MakubeX seems to be thinking along the same lines. "The Get Backers were right, when they said that those above can't change what people feel. Neither can I."

It's strange - Masaki never noticed before how much MakubeX looks like a younger Teshimine now that he's grown a little. Teshimine Takeru when they'd first met... He abruptly feels old - that was over a decade ago, when MakubeX was no more than a toddler. He shouldn't think things like that, not when...

MakubeX is climbing into his lap suddenly, wrapping arms around Masaki's neck, and Masaki freezes. "If I'm not the son," MakubeX murmurs against his shoulder, "then you're not the father, and none of this has to be wrong."

"...Almost blasphemous," Masaki murmurs back, uncertain of what his reaction should be, or even what it is.

"You're agnostic."

He isn't sure he's ever told the boy about that, even if it's true. He nods, hesitantly, and feels hair against his lips and his chin, smoother and finer than the silver hair he was once used to. Even so, he's missed that feeling, and together with the arms around his neck, he forgets himself enough to breathe in. Which, ironically, is enough to remind him - MakubeX smells like soap and a hint of ozone, and Takeru never smelled quite like that.

Before he's recovered himself enough to draw back, the boy has raised his head to find his lips and kiss them firmly.
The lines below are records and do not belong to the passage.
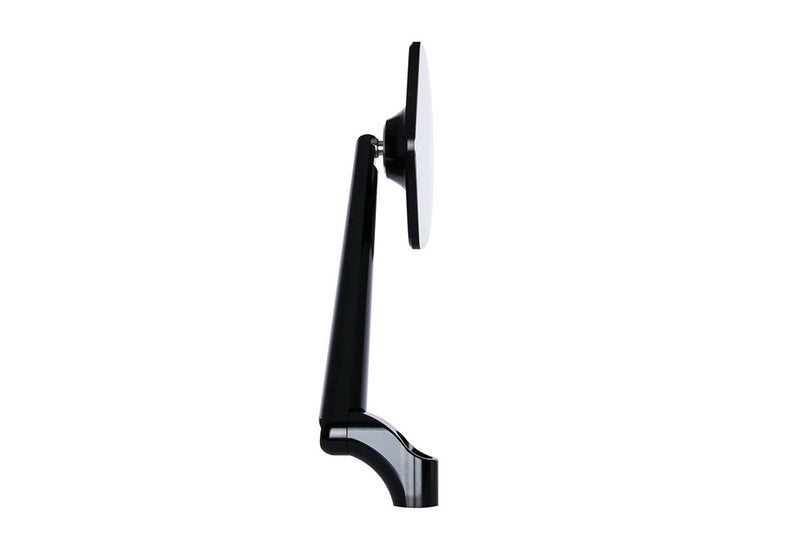 MOTOGADGET mo.view race links, glasloser Spiegel, 150mm Arm E-geprüft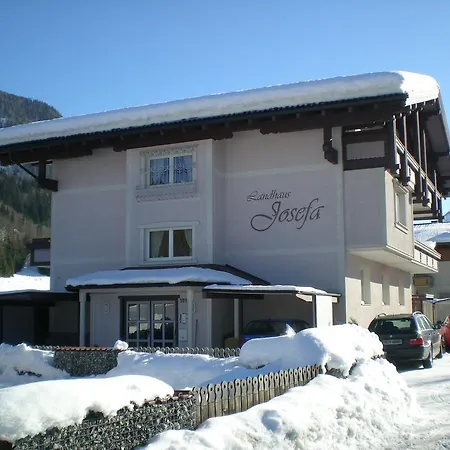 Appartement Josefa *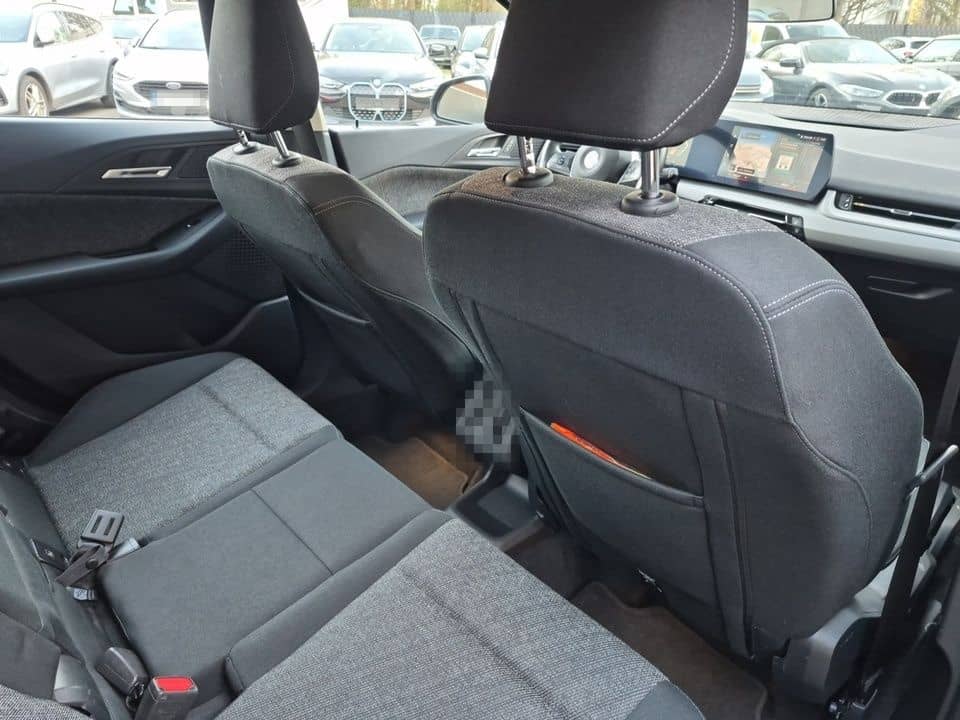 BMW 216i Active Tourer + 2Jahre-BPS.-GARANTIE foto 19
He's not drunk at all, Masaki decides with certainty, despite the taste of alcohol. He's sober - sober enough that he's gotten Masaki just drunk enough to slow his reaction time. So that he's moving on instinct instead of thinking first.
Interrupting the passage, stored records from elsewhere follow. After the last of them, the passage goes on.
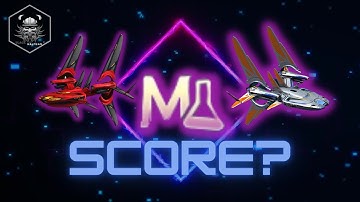 What is an M SCORE and how do you find it? - Star Trek Fleet Command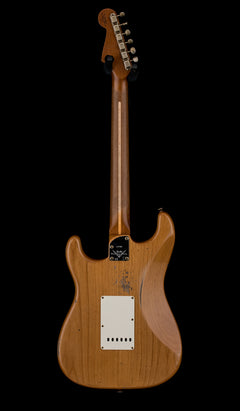 Fender Custom Shop Empire 59 Transition Stratocaster Relic - Aged Natural #19701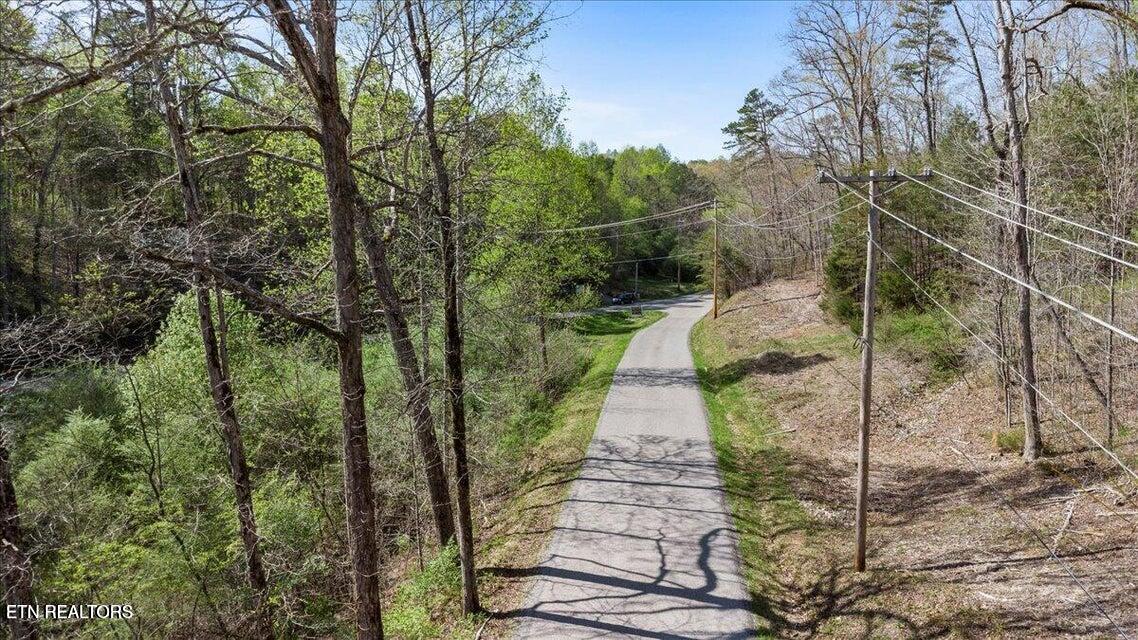 Rainbow View Road Lafollette TN 37766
Which is why Masaki is, for some reason, kissing back. Even when he finds the boy's tongue in his mouth. Especially then.

Before he realizes what's happened, MakubeX has shifted to straddle his lap, wrapping his legs around Masaki's waist - and squeezing. This is not a new experience to Masaki at all, but he isn't thinking of Teshimine anymore regardless. When he moans, when he allows himself to be pushed backwards onto the floor, when he dares to open his eyes and look up in a daze... he isn't startled by the blue eyes. He'd read all the data, followed it up to a point, but never this far. Even so, this could be no one other than MakubeX.

Small but sure fingers slip under his shirt, tugging it up, and then lower to undo his belts. Masaki thinks he should protest.

He does not. He has, after all, owed MakubeX a great deal. If this is what the boy wants...


Later, MakubeX has left Masaki on his blankets with a lingering kiss and returned to his programming. Masaki is vaguely impressed - the resilience of youth, perhaps. He himself would rather rest for a bit longer.

Except, of course, that it lets him think too much. His head stubbornly tells him that if that was what MakubeX wanted, then he owed it to the boy to give it to him.

There is another part of him, however, that watches the boy sitting and typing calmly, and acknowledges that MakubeX has pleased him. He wouldn't mind doing it again. Is his debt discharged, Masaki wonders? Or by allowing this, has he only deepened it?

He thinks of Teshimine, and the hints of progress they'd made since they'd met again. He begins to think that perhaps now MakubeX owes him.